Bill Majcher, a former RCMP officer who specialized in securities crime and now works in Hong Kong at the investment arm of Chinese conglomerate Sunwah Group, said he was approached several weeks ago by representatives of U.S. hedge funds looking to profit from alleged discrepancies between Sino-Forest's public disclosures in North America and records with Chinese authorities.

"I got invited to participate," said Mr. Majcher. He declined to get involved in the so-called "bear attack" on Sino-Forest.

"There has to be as much scrutiny into Muddy Waters and market manipulation as Sino-Forest," Mr. Majcher said.

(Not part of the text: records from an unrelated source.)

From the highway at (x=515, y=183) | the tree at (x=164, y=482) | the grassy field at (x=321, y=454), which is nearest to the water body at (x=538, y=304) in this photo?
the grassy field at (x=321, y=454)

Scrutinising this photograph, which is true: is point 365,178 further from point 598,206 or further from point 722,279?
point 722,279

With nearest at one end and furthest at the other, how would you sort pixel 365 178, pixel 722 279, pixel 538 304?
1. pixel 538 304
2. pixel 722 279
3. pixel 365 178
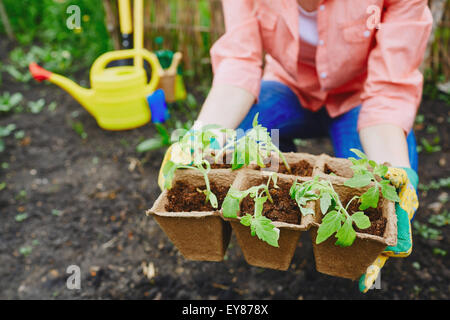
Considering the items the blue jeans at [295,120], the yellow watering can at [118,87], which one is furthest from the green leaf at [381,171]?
the yellow watering can at [118,87]

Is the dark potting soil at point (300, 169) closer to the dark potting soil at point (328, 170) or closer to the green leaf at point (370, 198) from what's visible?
the dark potting soil at point (328, 170)

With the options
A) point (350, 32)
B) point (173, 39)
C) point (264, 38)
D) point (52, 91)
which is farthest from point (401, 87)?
point (52, 91)

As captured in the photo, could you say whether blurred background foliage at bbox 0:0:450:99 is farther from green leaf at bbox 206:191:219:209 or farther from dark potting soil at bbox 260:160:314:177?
green leaf at bbox 206:191:219:209

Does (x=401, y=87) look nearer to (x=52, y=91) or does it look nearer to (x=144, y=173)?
(x=144, y=173)

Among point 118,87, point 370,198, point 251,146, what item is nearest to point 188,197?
point 251,146

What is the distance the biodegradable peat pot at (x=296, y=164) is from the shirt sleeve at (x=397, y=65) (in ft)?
0.96

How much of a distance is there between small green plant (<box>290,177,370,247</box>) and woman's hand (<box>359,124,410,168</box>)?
0.25 meters

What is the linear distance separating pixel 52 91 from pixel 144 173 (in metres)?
1.40

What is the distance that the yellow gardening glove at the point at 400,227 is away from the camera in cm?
81

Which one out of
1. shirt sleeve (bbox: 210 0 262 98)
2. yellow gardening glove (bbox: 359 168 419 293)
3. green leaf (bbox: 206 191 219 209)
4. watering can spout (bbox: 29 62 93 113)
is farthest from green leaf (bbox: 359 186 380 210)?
watering can spout (bbox: 29 62 93 113)

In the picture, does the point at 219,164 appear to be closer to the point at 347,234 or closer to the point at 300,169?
the point at 300,169

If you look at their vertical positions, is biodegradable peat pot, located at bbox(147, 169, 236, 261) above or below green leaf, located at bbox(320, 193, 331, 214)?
below

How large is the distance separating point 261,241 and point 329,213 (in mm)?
201

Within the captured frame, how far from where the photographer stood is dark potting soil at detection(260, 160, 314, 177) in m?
0.92
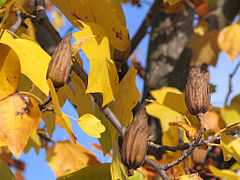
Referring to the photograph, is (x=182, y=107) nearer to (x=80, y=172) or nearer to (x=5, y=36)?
(x=80, y=172)

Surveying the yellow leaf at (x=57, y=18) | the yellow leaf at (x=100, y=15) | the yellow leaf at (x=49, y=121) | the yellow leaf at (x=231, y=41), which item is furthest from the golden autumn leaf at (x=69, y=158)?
the yellow leaf at (x=57, y=18)

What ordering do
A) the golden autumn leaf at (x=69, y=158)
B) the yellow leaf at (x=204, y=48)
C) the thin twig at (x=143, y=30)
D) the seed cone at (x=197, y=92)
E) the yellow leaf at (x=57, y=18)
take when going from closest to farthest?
the seed cone at (x=197, y=92) < the golden autumn leaf at (x=69, y=158) < the thin twig at (x=143, y=30) < the yellow leaf at (x=204, y=48) < the yellow leaf at (x=57, y=18)

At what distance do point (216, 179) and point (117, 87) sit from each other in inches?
26.3

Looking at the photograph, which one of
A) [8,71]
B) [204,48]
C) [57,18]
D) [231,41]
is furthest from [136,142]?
[57,18]

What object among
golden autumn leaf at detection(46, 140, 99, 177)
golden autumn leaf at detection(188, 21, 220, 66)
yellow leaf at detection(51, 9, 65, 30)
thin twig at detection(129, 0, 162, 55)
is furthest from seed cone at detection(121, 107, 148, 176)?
yellow leaf at detection(51, 9, 65, 30)

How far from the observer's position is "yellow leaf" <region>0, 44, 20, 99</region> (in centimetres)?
36

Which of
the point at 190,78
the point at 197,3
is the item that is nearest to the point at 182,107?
the point at 190,78

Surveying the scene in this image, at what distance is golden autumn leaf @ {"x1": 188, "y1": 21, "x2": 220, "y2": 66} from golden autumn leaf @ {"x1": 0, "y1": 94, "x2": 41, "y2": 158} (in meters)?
1.17

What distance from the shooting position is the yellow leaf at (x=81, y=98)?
477 millimetres

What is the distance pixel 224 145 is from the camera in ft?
1.57

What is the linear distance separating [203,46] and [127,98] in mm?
1112

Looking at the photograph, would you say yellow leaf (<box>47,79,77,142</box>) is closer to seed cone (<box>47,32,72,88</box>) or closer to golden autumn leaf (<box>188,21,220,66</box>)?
seed cone (<box>47,32,72,88</box>)

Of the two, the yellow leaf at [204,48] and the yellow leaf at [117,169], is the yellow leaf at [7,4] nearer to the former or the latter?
the yellow leaf at [117,169]

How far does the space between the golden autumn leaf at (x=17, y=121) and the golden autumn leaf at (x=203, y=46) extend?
3.85 feet
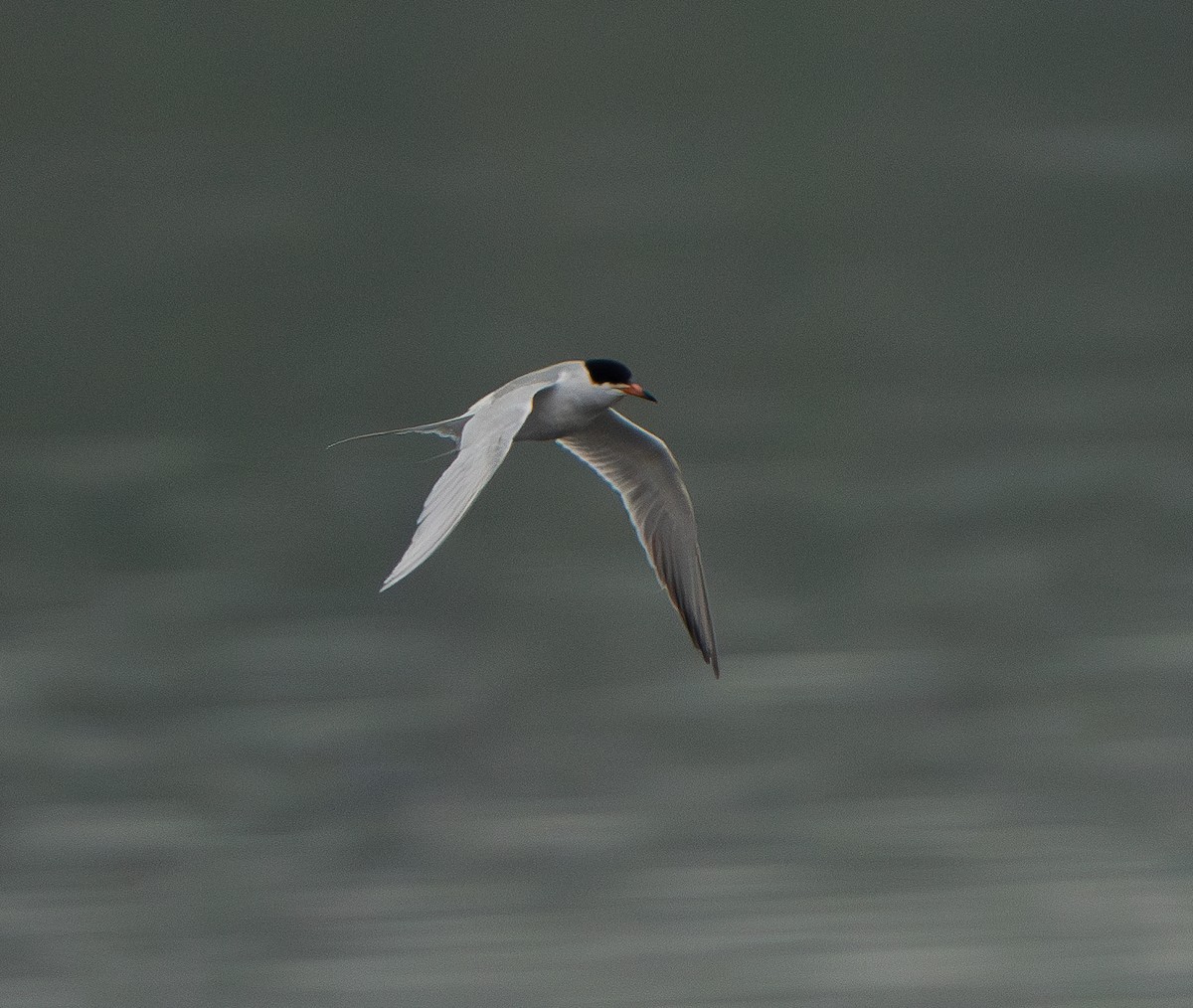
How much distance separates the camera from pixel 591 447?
5.32 m

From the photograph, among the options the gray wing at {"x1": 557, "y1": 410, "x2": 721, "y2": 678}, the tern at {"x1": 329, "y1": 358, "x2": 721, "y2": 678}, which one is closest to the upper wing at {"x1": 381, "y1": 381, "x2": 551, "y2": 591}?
the tern at {"x1": 329, "y1": 358, "x2": 721, "y2": 678}

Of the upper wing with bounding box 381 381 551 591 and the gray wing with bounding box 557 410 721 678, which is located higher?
the gray wing with bounding box 557 410 721 678

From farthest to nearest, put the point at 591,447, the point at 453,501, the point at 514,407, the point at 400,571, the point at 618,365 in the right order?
the point at 591,447 < the point at 618,365 < the point at 514,407 < the point at 453,501 < the point at 400,571

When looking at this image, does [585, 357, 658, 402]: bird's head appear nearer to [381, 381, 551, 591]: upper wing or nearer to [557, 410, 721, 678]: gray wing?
[381, 381, 551, 591]: upper wing

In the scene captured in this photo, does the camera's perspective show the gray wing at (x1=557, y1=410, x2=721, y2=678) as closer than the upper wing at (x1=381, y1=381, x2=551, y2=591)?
No

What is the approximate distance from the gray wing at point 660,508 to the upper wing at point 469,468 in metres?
0.77

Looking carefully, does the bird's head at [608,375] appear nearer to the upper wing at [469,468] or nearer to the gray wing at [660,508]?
the upper wing at [469,468]

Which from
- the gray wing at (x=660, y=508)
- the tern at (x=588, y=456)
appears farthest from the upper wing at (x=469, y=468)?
the gray wing at (x=660, y=508)

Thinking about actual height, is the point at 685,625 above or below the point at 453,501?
above

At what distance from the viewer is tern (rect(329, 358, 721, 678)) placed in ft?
11.7

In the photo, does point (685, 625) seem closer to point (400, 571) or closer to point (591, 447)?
point (591, 447)

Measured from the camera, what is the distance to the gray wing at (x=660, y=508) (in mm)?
5281

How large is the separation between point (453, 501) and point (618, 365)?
122cm

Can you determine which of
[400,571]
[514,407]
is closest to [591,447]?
[514,407]
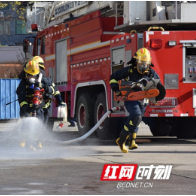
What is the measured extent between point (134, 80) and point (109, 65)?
2.41m

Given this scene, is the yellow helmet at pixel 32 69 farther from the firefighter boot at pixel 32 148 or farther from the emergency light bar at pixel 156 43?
the emergency light bar at pixel 156 43

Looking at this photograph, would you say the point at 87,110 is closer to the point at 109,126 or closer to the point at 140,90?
the point at 109,126

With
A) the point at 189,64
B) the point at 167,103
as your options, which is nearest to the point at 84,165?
the point at 167,103

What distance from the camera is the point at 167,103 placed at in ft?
40.4

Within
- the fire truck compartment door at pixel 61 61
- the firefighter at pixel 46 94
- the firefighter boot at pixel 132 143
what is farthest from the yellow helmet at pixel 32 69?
the fire truck compartment door at pixel 61 61

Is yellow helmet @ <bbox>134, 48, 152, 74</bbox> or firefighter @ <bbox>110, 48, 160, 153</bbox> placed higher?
yellow helmet @ <bbox>134, 48, 152, 74</bbox>

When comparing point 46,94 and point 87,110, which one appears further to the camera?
point 87,110

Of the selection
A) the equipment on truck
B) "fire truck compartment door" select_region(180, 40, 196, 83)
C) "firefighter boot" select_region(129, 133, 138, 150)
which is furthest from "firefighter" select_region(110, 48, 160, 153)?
"fire truck compartment door" select_region(180, 40, 196, 83)

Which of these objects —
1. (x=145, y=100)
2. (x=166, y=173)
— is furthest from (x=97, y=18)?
(x=166, y=173)

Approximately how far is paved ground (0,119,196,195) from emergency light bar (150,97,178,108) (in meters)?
0.85

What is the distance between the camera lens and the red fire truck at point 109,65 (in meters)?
12.4

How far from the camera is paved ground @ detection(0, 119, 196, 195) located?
23.0 feet

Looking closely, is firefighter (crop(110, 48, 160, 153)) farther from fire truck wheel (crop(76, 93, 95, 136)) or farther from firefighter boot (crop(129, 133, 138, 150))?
fire truck wheel (crop(76, 93, 95, 136))

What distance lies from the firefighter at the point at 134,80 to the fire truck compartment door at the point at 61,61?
193 inches
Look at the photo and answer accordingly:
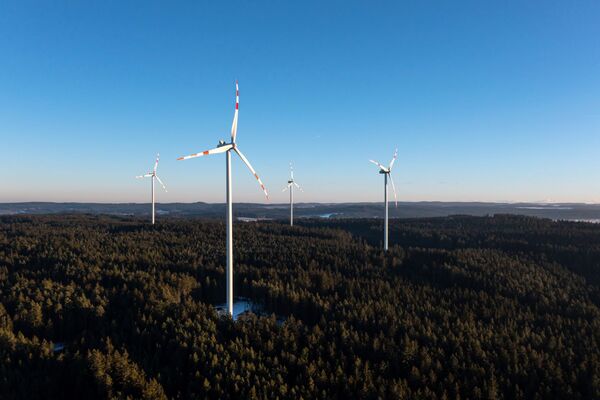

Mr. Block said the researchers he hired to help compile his report indicated there were signs that other people were independently investigating Sino-Forest. "There were funds out there doing their own work, believe me," said Mr. Block.

Large Sino-Forest investors told the company at its annual meeting on May 30 that hedge funds had been calling to ask to borrow stock, a source close to the company said. In order to short a stock, one must borrow shares from a current investor, sell them and hope to buy them back at a lower price, to make money and to return them to the original investor.

Sino-Forest has also complained Mr. Block didn't contact the company before he issued his report. In the course of Muddy Waters' research, Mr. Block has said he spoke to the company once, for two hours, with investor relations manager Louisa Wong. Ms. Wong said she had never spoken with him and Mr. Block on Wednesday admitted he didn't identify himself as Carson Block from Muddy Waters.

David Horsley, Sino-Forest chief financial officer, said Mr. Block and other short sellers are using unsubstantiated allegations to exploit a growing skepticism regarding Chinese companies by North American investors.

"He was very opportunistic, in terms of a market that was already shaky about Chinese companies given some of the other research he has put out there," Mr. Horsley said in an interview on Tuesday. "His timing was probably such that it was enough to push that market over the edge and he chose Sino-Forest. It's more a reflection of the sentiment that was in the market as opposed to any of the specific allegations against Sino-Forest."